Pregnancy has been widely recognized as a predisposing risk factor for deep vein thrombosis (DVT). However, it still remains unclear why pregnant women without a history of familial thrombophilia or antiphospholipid syndrome (APS) have a higher incidence of DVT and pulmonary embolism (PE) during pregnancy and puerperium. We examined the activated protein C (APC) system in healthy pregnant women and in patients with the onset of DVT during puerperium. Sixty unselected Japanese pregnant women without a past or family history of thrombosis or APS and 3 Japanese women with DVT during puerperium were evaluated.

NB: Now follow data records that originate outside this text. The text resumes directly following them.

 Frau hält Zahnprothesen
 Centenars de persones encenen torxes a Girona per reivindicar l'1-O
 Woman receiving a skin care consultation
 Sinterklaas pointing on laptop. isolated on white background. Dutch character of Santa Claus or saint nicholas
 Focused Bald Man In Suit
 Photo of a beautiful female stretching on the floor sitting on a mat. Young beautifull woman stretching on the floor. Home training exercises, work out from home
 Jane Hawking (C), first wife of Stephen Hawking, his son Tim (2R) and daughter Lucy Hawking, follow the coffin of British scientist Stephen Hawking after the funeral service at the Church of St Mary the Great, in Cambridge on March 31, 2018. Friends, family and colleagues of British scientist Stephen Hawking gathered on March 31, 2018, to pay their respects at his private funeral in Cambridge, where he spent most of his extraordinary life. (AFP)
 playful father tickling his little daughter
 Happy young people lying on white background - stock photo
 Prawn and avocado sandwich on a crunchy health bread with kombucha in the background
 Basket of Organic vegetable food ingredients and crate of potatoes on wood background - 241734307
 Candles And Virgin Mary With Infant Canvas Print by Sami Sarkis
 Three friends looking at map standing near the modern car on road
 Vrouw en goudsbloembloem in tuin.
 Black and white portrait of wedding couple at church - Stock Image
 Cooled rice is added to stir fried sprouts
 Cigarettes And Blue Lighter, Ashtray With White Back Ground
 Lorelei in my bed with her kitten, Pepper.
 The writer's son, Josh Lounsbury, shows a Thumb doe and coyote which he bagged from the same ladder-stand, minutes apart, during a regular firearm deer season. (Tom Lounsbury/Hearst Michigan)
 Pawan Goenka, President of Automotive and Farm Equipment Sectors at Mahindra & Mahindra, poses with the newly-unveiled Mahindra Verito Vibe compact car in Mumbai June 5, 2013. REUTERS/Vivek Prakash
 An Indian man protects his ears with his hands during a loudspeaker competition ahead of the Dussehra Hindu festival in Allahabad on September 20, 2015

Endogenous thrombin potential-ratio (ETP-r) was measured by determination of thrombin-alpha2-macroglobulin complexes in thromboplastin-activated patient plasma. APC sensitivity ratio (APC-sr) was calculated by the determination of ETP-r in patient plasma in the presence and absence of APC (final concentration [conc.] 5.9 nM) to evaluate the functional APC anticoagulant activity. Mean APC-sr was significantly increased at 30 weeks' gestation (2.35 +/- 0.72) and remained high during puerperium compared with the mean APC-sr in nonpregnant women (1.15 +/- 0.63). Mean APC-sr in patients with DVT at the onset was significantly higher (3.57 +/- 0.54) than mean APC-sr during puerperium was, indicating that the sensitivity to APC was reduced in the ETP-based assay. These data suggest a significant reduction in the functional sensitivity to APC associated with an increased risk of venous thrombosis during pregnancy.